PIERRE, S.D. (AP) – A settlement in a lawsuit will require the federal government to pay $650,000 in damages to an Oglala Sioux woman who was sexually assaulted by a U.S. Army recruiter, the woman’s lawyer said Thursday.

The settlement leaves intact a federal judge’s ruling that an 1868 treaty with the Sioux required the government to pay damages for pain and suffering to Lavetta Elk, said attorney Adam Horowitz of Miami.

Judge Francis M. Allegra of the U.S. Court of Federal Claims in Washington ruled in April that Elk was entitled to more than $590,000 in damages under treaty language that requires the government to reimburse Sioux tribe members who are injured by “any wrong” done by “bad men among the whites, or among other people subject to the authority of the United States.”

Elk, a member of the Oglala Sioux tribe, chose to have her name released when she filed the lawsuit.

The government appealed Allegra’s ruling to the U.S. Court of Appeals, but the settlement was reached before that court heard the case, Horowitz said. The $650,000 settlement is larger than the lower court’s award to account for expenses, he said.

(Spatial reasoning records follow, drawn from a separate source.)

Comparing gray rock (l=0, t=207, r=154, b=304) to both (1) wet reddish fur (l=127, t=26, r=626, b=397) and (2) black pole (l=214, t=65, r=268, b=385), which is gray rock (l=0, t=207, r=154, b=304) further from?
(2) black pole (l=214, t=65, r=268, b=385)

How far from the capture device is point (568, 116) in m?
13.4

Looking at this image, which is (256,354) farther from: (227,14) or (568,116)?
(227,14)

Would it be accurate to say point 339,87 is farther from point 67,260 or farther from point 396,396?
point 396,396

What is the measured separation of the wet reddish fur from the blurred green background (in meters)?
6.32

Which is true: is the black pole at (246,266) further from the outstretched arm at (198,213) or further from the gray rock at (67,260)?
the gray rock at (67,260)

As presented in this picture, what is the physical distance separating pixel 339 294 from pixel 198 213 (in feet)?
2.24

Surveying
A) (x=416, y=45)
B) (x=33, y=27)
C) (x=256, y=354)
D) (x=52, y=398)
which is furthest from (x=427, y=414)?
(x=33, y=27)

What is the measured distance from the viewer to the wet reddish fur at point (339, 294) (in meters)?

The U.S. Justice Department declined to comment on the case, said spokesman Andrew Ames.

Allegra’s ruling in April said the Fort Laramie Treaty of 1868 requires not only compensation for actual expenses, but also for the woman’s lost income, emotional distress and pain and suffering.

Horowitz said the treaty language had previously been used only to reimburse Native Americans for expenses for injuries or property damage. The April ruling marked the first time a court had found the treaty to cover damages for pain and suffering, he said.

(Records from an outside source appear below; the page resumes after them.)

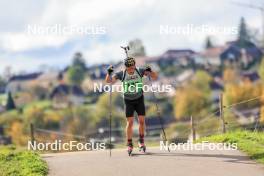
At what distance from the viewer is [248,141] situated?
13.3m

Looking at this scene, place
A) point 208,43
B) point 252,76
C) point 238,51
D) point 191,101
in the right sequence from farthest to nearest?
point 208,43
point 238,51
point 252,76
point 191,101

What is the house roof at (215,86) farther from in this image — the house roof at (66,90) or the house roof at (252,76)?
the house roof at (66,90)

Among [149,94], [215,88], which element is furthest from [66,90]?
[149,94]

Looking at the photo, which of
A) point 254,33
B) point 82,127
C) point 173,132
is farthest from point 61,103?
point 254,33

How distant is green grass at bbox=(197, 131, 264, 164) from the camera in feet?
38.5

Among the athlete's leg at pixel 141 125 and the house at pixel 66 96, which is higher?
the house at pixel 66 96

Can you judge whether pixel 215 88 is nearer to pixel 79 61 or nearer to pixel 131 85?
pixel 79 61

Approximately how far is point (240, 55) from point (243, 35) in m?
12.2

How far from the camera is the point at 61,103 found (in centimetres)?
15288

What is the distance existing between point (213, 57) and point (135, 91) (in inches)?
6806

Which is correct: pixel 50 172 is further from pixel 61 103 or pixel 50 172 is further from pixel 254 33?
pixel 254 33

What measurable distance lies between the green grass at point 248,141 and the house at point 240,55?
15842cm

“It creates a very strong precedent for Native Americans to use a treaty that in the past had largely been ignored,” Horowitz told The Associated Press. “It’s a new remedy essentially that previously had not been available to them.”

Elk was one of many young women who told officials a few years ago that they had been assaulted by recruiters after expressing interest in joining the military. More than 80 recruiters were disciplined in 2005 for sexual misconduct with potential enlistees, according to records obtained by the AP in 2006.

When Staff Sgt. Joseph Kopf, an Army recruiter, was supposedly taking Elk, then 19, to a military entrance processing center in 2003, he instead stopped in a remote area of the Pine Ridge Indian Reservation and kissed her and touched her breasts against her will, according to court records.

A military proceeding determined Kopf had committed indecent assault against Elk, and he was reduced in rank and removed from recruiting duties, according to court documents.

In responding to the lawsuit, the government acknowledged that Kopf had assaulted Elk. However, the government argued Elk was entitled only to damages for her actual expenses for treatment.

Elk eventually married and now lives in South Dakota with her husband and two children.